Side-by-Side: Container Count and Complexity

flowchart LR
    subgraph TypicalDeploy["Typical Graph-RAG deployment"]
        direction TB
        T1["📦 Container 1<br/>Orchestrator"]
        T2["📦 Container 2<br/>Embedding API"]
        T3["📦 Container 3<br/>Qdrant"]
        T4["📦 Container 4<br/>Reranker API"]
        T5["📦 Container 5<br/>LLM (optional)"]
    end

    subgraph NornicDeploy["NornicDB deployment"]
        N1["📦 Single container<br/>Embed + Store + Rerank + App<br/>(+ optional local LLM)"]
    end

    TypicalDeploy -->|"5 containers, multi-service config, inter-container network"| L1[Typical]
    NornicDeploy -->|"1 container, single process, no retrieval network hops"| L2[NornicDB]
AspectTypical Graph-RAGNornicDB
Containers (min)4 (orchestrator, embedding, vector store, reranker)1
Containers (with self-hosted LLM)51
Processes (retrieval path)4+ (one per service)1
Inter-service networkingYes (HTTP/gRPC between containers)No (in-process only)
Config / envMultiple images, ports, envs, health checksSingle image, one port, one env
ScalingScale each service independently (more ops)Scale single container (simpler)

Summary

  • Typical Graph-RAG: Orchestrator, Tool Plugin, Embedding API, Vector Store (e.g.

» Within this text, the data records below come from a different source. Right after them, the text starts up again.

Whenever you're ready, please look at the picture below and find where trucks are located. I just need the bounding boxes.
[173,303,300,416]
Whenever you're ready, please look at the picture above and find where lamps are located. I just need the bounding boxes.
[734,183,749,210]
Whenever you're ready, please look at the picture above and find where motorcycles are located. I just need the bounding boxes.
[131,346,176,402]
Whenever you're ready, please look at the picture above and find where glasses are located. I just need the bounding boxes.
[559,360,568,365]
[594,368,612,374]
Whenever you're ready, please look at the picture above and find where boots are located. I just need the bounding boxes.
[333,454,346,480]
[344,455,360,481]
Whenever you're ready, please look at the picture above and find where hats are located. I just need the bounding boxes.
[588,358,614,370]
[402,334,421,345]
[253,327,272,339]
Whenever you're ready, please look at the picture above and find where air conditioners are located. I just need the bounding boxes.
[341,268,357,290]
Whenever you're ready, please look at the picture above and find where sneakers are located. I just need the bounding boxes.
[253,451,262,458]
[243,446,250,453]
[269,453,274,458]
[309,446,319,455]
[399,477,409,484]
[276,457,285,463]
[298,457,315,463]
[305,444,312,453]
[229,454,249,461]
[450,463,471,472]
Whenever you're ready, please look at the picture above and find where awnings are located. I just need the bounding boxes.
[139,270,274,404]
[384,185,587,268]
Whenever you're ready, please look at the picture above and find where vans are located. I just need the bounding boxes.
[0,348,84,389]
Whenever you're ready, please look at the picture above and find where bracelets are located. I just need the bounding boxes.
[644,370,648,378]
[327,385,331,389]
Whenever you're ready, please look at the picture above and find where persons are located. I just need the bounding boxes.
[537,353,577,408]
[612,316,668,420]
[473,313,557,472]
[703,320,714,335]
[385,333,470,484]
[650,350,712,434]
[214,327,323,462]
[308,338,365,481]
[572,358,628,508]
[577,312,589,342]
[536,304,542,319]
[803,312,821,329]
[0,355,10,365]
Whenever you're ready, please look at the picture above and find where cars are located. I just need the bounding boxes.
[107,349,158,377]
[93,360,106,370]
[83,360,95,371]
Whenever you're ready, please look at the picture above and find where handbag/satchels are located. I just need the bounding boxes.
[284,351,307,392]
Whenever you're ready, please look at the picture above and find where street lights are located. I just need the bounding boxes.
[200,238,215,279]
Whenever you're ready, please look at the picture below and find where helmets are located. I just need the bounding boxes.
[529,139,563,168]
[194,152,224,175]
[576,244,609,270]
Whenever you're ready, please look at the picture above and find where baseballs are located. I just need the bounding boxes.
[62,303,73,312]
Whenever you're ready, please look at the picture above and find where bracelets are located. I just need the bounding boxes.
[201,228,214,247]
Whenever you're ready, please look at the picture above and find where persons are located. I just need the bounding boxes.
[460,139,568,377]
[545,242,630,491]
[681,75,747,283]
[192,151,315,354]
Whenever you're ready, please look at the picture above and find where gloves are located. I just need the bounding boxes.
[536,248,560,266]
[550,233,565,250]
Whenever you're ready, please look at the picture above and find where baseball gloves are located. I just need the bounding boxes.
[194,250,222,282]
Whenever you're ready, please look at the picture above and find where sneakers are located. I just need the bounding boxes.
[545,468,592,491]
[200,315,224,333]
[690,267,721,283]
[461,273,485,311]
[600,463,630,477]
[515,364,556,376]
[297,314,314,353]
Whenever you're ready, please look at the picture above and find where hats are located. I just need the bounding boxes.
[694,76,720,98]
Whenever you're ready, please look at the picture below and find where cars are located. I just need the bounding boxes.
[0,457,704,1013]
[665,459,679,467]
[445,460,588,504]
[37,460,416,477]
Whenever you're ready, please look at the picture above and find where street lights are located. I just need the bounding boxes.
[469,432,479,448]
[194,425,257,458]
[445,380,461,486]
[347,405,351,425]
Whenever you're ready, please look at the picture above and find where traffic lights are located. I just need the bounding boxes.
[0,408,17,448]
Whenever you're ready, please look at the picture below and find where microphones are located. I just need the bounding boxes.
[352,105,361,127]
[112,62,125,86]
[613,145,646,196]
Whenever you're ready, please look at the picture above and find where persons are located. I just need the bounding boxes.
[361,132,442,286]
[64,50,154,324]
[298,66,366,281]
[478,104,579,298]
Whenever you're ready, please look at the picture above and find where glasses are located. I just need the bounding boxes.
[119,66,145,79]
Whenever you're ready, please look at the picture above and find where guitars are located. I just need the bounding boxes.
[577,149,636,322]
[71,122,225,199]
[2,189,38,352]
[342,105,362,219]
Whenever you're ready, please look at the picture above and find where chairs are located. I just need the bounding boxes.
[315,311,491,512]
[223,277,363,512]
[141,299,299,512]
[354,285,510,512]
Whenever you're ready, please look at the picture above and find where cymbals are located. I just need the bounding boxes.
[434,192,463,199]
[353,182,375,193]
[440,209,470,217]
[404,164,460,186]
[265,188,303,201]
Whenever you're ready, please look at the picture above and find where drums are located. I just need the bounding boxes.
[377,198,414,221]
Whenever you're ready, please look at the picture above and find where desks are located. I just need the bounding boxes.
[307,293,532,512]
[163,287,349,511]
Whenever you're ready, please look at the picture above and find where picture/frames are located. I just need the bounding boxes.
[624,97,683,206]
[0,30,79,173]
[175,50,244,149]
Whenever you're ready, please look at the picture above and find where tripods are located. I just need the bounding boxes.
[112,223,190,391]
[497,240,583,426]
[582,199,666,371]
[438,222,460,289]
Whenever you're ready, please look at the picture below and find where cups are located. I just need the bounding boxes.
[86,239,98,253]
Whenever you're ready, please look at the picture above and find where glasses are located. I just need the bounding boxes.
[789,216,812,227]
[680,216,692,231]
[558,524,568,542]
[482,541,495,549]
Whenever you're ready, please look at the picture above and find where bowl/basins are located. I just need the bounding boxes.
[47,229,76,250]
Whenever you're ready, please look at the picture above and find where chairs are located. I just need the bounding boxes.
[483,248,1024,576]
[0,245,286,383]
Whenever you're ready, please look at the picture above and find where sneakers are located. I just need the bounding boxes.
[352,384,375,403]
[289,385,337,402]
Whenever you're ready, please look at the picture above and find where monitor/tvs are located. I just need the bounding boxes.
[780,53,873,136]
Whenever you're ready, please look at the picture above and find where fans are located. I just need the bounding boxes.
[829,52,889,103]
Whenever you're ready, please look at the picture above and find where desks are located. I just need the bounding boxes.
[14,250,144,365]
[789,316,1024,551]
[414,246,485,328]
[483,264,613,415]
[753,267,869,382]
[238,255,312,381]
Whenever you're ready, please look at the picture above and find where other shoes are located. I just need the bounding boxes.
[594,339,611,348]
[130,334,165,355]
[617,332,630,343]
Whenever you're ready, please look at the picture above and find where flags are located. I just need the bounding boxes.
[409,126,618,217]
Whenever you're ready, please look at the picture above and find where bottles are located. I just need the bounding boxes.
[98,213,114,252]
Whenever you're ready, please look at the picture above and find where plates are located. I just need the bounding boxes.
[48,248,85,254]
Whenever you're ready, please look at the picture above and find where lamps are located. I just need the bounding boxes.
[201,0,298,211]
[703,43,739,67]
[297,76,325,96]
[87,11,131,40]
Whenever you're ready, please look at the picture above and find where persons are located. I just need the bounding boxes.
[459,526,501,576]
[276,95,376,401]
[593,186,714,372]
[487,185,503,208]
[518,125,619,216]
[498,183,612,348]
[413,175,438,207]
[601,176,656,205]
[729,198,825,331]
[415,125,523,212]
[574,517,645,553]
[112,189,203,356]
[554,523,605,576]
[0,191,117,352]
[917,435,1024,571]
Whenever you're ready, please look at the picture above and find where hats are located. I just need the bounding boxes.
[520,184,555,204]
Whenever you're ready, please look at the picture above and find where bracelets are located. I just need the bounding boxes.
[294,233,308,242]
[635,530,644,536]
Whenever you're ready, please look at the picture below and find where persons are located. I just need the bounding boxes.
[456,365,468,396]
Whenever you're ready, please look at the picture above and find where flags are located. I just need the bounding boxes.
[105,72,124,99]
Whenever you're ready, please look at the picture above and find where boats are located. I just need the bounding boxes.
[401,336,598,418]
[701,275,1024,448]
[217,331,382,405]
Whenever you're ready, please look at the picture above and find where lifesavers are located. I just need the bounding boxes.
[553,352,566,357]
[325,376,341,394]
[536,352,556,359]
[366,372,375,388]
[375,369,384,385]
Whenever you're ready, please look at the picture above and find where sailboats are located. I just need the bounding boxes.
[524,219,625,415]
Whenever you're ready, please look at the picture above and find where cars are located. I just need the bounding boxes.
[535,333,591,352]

Qdrant), Reranker API, and LLM API are separate; each step adds network and serialization cost. Deployment usually means 4–5 containers (orchestrator, embedding API, vector store, reranker, and optionally self-hosted LLM), each with its own image, port, and config.
  • NornicDB: Embedding model, vector/BM25 index, optional reranker, and graph storage run in one process; retrieval is in-process and much faster. When inference is also local (e.g. GGUF), all three model roles (embedding, reranking, inference) are in-memory on the same machine. Deployment is a single Docker container (one process, one port, no inter-container networking for retrieval).
  • Latency: Retrieval path drops from roughly 60–240 ms to 4–43 ms in the NornicDB case; end-to-end latency is then dominated by the inference LLM (same as in the distributed setup if both use the same LLM API or local model).
  • Ops simplification: One container and one process to deploy, scale, and monitor instead of 4–5; no retrieval-path networking or cross-service health checks.